— Texte fourni —
§ §
Pathologies

Lésions pigmentées brunes


Le choix du traitement d’une lésion pigmentée brune est fonction de la quantité et la nature de l’agent responsable au sein des différentes couches de la peau.

Un examen clinique minutieux permet de déterminer la nature de la lésion et donc d’orienter vers un traitement. Schématiquement, on classe les lésions pigmentées en 3 catégories :

  1. Les taches solaires ou « lentigos solaires »


    Ce sont des taches brunes apparaissant sur les zones exposées au soleil : visage, dos des mains, avant-bras. Elles correspondent à une hypermélanose de l’épiderme et peuvent être effacées  par la cryothérapie, les peelings moyens, l’IPL –lampe-flash ou lumière pulsée - ou le laser CO2 fractionné. Bien-sûr une photoprotection est conseillée ainsi que l’application de crèmes  médicales  anti-tâches et anti-âges .
§ §
— Données fournies —
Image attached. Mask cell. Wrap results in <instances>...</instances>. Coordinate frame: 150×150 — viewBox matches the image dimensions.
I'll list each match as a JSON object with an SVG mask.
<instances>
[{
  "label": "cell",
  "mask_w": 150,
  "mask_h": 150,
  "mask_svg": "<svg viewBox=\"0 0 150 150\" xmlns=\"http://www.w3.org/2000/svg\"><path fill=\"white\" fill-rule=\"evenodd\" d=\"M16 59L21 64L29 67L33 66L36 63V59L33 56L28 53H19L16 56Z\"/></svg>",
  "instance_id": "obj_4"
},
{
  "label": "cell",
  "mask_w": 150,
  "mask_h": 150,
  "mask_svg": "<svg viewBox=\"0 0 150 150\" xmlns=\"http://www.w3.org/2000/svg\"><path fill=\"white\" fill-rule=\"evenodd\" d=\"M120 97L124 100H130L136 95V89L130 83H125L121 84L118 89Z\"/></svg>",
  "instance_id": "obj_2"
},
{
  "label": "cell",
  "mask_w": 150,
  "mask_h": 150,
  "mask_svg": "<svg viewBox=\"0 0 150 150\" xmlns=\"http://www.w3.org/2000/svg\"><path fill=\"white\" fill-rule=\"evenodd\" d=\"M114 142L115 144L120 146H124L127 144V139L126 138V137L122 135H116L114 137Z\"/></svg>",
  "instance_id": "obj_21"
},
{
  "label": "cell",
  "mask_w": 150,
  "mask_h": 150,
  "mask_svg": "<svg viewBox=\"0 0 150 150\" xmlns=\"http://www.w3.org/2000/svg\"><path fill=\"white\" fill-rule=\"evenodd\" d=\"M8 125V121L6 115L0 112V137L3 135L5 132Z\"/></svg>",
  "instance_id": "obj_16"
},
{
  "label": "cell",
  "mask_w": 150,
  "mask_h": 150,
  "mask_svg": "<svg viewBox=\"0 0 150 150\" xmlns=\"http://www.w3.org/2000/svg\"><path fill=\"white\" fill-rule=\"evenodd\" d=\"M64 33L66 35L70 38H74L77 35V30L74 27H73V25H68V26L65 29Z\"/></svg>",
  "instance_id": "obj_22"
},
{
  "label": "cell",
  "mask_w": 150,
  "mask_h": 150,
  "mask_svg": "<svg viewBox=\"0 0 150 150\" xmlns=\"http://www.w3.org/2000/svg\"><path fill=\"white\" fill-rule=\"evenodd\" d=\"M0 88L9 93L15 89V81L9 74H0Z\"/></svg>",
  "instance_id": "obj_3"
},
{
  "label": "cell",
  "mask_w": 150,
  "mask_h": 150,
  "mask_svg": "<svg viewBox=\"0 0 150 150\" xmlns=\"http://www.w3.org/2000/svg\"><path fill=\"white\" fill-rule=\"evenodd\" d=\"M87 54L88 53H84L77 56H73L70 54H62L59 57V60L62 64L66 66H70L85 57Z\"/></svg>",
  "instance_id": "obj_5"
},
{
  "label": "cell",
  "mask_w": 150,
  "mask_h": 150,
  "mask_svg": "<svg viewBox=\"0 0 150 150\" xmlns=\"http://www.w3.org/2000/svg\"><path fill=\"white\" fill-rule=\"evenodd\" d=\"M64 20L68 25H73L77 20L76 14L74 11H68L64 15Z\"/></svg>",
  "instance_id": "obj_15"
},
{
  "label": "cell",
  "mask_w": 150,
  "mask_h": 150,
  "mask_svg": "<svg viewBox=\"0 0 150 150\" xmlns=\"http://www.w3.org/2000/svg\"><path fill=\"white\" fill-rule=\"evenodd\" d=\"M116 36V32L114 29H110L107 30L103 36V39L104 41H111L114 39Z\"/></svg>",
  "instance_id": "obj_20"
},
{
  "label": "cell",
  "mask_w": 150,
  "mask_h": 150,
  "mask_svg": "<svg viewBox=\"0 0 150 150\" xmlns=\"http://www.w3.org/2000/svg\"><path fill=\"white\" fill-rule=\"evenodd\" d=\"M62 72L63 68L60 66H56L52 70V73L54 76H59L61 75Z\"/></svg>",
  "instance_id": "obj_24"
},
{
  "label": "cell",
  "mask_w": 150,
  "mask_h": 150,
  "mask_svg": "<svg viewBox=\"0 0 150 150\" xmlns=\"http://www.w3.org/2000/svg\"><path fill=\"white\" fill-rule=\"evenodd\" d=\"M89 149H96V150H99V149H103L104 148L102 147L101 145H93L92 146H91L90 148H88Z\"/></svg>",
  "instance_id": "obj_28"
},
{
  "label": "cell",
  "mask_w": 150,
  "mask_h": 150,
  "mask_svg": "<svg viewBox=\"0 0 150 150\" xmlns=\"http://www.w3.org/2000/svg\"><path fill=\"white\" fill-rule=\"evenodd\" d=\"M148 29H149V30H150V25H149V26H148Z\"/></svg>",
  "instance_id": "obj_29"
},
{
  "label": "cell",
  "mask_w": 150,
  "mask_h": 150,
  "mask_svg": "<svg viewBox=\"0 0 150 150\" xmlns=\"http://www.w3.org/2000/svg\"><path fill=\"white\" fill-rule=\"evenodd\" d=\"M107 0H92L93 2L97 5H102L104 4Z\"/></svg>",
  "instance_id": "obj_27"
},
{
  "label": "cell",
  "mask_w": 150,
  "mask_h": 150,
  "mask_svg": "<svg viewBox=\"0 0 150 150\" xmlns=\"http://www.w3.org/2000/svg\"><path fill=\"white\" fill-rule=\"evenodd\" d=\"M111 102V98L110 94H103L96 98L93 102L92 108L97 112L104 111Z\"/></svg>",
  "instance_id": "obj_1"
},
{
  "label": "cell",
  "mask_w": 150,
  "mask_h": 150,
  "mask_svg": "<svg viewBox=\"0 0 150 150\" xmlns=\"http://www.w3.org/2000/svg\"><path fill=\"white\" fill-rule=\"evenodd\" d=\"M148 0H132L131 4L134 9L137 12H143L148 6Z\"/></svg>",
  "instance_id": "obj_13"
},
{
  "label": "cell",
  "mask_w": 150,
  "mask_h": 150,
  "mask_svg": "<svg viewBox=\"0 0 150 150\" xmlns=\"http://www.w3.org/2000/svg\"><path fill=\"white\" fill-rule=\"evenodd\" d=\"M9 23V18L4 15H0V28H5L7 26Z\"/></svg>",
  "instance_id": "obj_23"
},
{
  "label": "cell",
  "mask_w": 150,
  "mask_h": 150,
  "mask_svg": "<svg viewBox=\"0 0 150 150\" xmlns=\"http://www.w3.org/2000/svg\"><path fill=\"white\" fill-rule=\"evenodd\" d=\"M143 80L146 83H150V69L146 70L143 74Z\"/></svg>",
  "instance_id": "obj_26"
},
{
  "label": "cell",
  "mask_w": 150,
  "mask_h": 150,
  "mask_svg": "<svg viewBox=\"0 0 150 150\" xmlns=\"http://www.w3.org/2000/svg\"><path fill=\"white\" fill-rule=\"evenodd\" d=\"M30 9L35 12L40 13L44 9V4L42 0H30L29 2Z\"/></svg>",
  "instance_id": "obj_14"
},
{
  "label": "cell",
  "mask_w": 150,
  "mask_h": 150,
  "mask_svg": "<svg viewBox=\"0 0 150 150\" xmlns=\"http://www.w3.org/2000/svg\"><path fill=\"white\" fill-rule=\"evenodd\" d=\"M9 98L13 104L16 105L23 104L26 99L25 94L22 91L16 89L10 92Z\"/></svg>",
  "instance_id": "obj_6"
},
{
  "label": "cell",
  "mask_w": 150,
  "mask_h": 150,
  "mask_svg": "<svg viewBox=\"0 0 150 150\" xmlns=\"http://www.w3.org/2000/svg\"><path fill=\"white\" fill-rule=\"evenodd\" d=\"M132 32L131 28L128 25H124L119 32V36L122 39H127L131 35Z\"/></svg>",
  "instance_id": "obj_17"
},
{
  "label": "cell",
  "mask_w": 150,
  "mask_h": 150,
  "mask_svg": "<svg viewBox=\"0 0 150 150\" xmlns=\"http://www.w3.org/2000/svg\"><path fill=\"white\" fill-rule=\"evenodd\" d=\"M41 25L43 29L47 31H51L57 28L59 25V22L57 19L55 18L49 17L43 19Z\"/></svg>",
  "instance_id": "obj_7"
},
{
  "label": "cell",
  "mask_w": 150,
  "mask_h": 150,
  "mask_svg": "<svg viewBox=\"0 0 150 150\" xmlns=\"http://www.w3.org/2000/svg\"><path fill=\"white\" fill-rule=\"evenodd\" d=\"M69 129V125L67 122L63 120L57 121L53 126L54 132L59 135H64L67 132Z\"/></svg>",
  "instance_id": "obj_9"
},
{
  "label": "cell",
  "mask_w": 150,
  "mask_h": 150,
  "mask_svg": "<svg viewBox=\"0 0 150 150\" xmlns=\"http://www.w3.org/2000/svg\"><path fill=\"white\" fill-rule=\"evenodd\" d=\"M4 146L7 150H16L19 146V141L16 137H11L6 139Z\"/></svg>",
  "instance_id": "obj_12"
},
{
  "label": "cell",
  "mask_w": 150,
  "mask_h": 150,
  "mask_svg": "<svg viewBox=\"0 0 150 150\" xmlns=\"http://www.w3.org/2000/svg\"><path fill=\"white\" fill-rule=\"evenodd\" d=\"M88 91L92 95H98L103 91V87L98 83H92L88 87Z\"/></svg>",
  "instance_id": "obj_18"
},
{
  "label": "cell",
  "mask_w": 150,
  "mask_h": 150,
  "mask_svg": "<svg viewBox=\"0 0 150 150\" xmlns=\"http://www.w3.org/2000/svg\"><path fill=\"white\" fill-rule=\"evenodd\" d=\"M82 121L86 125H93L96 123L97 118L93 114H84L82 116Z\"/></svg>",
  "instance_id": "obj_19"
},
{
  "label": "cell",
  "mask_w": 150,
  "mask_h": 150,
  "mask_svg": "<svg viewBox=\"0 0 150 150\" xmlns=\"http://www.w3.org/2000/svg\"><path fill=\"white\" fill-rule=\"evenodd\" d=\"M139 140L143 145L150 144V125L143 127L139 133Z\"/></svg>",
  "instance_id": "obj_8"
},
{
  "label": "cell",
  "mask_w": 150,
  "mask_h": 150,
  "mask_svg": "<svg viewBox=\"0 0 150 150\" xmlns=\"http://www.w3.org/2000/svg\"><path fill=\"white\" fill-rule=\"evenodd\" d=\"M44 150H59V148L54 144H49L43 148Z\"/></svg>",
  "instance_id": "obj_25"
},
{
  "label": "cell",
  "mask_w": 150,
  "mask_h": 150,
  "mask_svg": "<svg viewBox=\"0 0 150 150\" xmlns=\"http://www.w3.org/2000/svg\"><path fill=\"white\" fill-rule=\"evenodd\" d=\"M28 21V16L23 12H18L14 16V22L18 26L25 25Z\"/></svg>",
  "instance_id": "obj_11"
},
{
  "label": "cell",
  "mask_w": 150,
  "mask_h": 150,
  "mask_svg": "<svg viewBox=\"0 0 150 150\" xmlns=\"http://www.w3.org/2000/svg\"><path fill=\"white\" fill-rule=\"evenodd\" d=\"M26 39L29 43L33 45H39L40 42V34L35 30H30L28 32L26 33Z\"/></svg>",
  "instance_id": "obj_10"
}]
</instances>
§ §
Poursuivez le texte sur les lésions pigmentées brunes à partir de sa dernière phrase.

— Réponse rédigée —
    Dermatlas: TRUNK - lentigo solaire
    lentigo solaire © 2001-2009, Dermatlas
  1. Les taches brunes post-inflammatoires


    Elles se rencontrent essentiellement sur des personnes de phototypes foncés  et se développent suite à une lésion initialement rouge. En histologie, on retrouve le pigment de mélanine dans le derme, donc plus profond que dans le cas d’une tache solaire. Le choix thérapeutique se fera entre l’IPL, le laser CO2 fractionné, les peelings combinés.
  1. Le mélasma ou « masque de grossesse »


    Très fréquent lors d’une grossesse, il peut  néanmoins se manifester en dehors, sur des patientes de phototypes foncés le plus souvent. Il se manifeste par des taches brunes asymétriques réparties sur le front, les joues ou la lèvre supérieure. Il s’agit d’une pigmentation d’origine hormonale  puisque les œstrogènes  stimulent  la synthèse du pigment «la mélanine »par les mélanocytes. L’histologie retrouve ce pigment en profondeur dans le derme. Les traitements sont donc identiques aux taches brunes post-inflammatoires  également associés à des produits photoprotecteurs et dépigmentants .

Résumé : Certaines taches entrent dans le cadre du vieillissement cutané ou photovieillissement cutanée : ce  sont les tâches solaires que l’on rencontre fréquemment à partir de 50 ans.

D’autres apparaissent  indépendamment de l’âge et sont d’origines divers.

Il est essentiel pour nous de connaître l’origine de la tâche par  un examen clinique le plus souvent, qui  conduira à un traitement bien précis.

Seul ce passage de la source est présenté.